## SOURCE EXCERPT
►

Topological superconductors (TSCs) are a peculiar class of superconductors where the nontrivial topology of bulk leads to the emergence of Majorana bound states (MBSs) within the bulk superconducting gap1,2,3,4,5. Since MBSs are potentially applicable to the fault-tolerant quantum computation, searching for a new type of TSCs is one of the central challenges in quantum science. A straightforward way to realize TSCs would be to synthesize an odd-parity p-wave superconductor; however, intrinsic p-wave pairing is rare in nature, as highlighted by a limited number of p-wave superconductor candidates hitherto reported (e.g., refs. 6,7). A different approach to realize TSCs is to utilize the superconducting proximity effect (SPE) in a heterostructure consisting of a conventional superconductor and a spin-orbit coupled material such as a topological insulator (TI), as initiated by the theoretical prediction of effectively p-wave superconductivity induced in helical Dirac fermions and Rashba states8,9. This approach has been widely applied to various superconducting hybrids10,11,12,13,14,15,16,17, whereas the existence of MBSs is still under intensive debates. A part of the difficulty in establishing the SPE-derived topological superconductivity may lie in the SPE process itself, since the searched MBSs are expected to be localized in the vortex core at the interface within the heterostructure, and hence are hard to be accessed by surface-sensitive spectroscopies such as scanning tunneling microscopy (STM). Therefore, it would be desirable to invent an alternative way to realize TSCs without using bulk p-wave superconductor or the SPE.

In this work, we present the possibility to realize TSCs by using the topological proximity effect (TPE)18; such a novel approach was discovered through our angle-resolved photoemission (ARPES) study of a heterostructure consisting of an epitaxial Pb thin film grown on a three-dimensional (3D) TI, TlBiSe2.

◄

## GOAL 1
Do these statements agree with the passage on topological superconductors? For each, answer yes or no and quote the deciding words of the passage exactly. (a) Intrinsic p-wave pairing is common in nature. (b) The heterostructure in the ARPES study is an epitaxial Pb thin film grown on TlBiSe2. (c) In the SPE approach, the sought MBSs are expected to sit at the outer surface of the heterostructure.
## GOAL 2
How many lines of the records contain the string "porch"? Count them and reply with the number only.
The records have no connection to the passage on topological superconductors.

## RECORDS PROVIDED
►

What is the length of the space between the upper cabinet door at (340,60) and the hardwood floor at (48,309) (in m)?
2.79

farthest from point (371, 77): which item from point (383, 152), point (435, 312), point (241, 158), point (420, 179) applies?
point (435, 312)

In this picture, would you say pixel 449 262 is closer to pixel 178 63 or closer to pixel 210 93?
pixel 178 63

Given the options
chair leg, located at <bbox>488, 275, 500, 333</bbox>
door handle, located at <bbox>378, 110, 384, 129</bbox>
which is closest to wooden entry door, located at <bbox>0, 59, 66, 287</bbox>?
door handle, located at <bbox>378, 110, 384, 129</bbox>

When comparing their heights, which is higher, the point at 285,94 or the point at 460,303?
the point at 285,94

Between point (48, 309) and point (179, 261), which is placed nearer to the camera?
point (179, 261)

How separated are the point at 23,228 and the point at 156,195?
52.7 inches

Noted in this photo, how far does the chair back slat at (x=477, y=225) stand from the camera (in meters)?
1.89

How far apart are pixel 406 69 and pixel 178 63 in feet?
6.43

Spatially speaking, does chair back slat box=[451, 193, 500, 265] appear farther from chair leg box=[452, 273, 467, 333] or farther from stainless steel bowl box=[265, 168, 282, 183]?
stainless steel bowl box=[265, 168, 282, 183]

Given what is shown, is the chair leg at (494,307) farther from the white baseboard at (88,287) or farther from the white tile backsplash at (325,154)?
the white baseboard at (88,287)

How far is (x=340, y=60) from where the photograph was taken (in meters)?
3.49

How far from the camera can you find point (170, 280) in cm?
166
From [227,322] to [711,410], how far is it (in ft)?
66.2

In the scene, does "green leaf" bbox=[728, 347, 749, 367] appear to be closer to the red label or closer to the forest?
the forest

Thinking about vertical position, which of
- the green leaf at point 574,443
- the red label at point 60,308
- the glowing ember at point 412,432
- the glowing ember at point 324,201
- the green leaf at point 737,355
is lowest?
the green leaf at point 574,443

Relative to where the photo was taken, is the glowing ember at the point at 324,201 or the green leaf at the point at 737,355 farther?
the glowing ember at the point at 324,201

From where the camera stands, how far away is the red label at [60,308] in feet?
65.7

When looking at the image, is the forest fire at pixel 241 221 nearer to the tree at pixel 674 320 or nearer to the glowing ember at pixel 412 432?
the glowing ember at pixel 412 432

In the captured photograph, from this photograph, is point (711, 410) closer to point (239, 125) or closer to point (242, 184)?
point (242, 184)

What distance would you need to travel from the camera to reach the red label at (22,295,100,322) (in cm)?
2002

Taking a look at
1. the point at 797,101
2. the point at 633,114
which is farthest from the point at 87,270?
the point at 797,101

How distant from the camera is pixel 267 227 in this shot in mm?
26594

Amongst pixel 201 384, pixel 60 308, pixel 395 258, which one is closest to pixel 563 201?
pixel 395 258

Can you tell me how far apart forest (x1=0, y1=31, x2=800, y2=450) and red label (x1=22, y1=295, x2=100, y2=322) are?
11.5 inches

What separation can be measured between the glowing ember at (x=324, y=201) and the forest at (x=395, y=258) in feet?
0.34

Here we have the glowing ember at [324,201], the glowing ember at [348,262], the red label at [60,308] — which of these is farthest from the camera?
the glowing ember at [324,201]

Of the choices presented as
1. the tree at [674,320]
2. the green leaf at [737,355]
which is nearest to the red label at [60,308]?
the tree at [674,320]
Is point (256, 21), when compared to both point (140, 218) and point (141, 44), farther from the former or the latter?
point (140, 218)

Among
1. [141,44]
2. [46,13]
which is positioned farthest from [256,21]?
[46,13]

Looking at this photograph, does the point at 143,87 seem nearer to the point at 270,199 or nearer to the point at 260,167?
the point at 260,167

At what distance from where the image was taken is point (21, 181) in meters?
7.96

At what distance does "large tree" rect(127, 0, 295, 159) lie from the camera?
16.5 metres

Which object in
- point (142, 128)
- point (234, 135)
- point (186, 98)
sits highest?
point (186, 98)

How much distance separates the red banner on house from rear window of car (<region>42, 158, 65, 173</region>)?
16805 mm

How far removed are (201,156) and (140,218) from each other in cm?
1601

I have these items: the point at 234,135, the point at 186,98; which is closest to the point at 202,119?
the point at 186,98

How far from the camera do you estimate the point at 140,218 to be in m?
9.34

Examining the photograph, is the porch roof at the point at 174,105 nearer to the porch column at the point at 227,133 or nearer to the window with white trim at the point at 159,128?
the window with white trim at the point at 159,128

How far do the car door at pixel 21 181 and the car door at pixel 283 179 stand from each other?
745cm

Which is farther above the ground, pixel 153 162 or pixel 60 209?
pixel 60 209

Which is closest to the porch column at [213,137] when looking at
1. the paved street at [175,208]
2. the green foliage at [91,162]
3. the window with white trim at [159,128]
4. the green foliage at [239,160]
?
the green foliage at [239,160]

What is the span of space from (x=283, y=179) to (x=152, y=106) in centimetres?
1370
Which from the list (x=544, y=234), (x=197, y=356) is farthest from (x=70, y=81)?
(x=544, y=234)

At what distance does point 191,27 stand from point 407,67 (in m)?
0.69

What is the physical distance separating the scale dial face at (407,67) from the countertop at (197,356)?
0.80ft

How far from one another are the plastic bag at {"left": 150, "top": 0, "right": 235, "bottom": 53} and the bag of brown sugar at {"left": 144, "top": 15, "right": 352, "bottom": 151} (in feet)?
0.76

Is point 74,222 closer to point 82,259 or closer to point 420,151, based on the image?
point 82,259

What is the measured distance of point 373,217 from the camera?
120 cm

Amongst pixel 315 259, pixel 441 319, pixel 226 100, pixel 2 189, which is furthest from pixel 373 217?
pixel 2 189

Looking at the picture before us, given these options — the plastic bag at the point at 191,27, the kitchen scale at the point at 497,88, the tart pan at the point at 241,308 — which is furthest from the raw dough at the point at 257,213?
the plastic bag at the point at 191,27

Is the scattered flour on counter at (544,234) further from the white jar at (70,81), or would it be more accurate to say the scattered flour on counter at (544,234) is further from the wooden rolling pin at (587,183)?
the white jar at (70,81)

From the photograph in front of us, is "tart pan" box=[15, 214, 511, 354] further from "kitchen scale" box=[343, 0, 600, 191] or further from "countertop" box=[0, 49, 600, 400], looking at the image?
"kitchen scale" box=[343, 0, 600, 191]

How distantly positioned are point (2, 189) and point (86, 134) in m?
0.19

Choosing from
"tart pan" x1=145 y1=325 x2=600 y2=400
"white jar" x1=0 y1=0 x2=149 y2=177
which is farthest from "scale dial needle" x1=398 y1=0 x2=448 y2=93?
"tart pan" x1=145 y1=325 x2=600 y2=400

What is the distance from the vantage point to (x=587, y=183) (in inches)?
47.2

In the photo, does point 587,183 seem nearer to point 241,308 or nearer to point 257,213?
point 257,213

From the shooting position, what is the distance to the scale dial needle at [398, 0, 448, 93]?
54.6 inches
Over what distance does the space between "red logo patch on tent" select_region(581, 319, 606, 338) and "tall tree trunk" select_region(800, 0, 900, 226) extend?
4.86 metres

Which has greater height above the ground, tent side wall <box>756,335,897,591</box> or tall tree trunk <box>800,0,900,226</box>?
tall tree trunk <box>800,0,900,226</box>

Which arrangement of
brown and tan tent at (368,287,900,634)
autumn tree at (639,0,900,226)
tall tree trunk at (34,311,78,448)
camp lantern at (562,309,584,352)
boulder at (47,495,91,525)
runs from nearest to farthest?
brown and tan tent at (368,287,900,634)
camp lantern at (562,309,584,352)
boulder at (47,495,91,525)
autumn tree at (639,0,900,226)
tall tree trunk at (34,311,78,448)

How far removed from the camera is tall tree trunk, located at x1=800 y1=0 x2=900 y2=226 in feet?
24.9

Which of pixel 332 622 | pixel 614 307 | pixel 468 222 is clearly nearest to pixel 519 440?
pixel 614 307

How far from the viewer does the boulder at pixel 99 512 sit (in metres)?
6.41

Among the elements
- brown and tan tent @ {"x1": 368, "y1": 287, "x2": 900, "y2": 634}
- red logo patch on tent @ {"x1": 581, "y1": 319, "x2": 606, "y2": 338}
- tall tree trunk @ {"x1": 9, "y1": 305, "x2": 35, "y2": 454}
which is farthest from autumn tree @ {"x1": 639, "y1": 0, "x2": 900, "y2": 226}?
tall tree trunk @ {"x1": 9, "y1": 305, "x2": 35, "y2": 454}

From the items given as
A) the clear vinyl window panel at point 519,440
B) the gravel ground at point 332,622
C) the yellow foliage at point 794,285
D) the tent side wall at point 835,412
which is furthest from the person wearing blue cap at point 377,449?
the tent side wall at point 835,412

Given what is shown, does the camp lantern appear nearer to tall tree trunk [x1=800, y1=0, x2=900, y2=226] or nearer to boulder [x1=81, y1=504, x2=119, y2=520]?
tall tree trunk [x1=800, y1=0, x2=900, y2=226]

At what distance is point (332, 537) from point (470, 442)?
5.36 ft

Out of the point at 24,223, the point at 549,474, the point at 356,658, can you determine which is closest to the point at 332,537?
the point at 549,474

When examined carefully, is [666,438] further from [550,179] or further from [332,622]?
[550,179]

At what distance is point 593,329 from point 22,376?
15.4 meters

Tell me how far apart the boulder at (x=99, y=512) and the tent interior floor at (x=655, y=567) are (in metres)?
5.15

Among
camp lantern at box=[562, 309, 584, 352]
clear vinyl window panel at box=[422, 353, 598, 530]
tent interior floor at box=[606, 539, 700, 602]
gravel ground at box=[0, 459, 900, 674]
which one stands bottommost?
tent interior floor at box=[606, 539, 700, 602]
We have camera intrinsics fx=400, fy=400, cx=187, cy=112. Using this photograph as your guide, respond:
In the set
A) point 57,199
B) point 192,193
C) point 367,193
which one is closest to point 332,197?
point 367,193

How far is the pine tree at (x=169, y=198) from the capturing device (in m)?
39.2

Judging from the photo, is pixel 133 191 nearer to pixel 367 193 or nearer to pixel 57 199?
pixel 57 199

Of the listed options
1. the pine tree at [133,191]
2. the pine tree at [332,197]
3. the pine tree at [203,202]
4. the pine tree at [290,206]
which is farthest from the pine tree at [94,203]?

◄

## CORRECT RESULT 1
(a) No: "intrinsic p-wave pairing is rare in nature"
(b) Yes: "an epitaxial Pb thin film grown on a three-dimensional (3D) TI, TlBiSe2"
(c) No: "expected to be localized in the vortex core at the interface within the heterostructure"

## CORRECT RESULT 2
2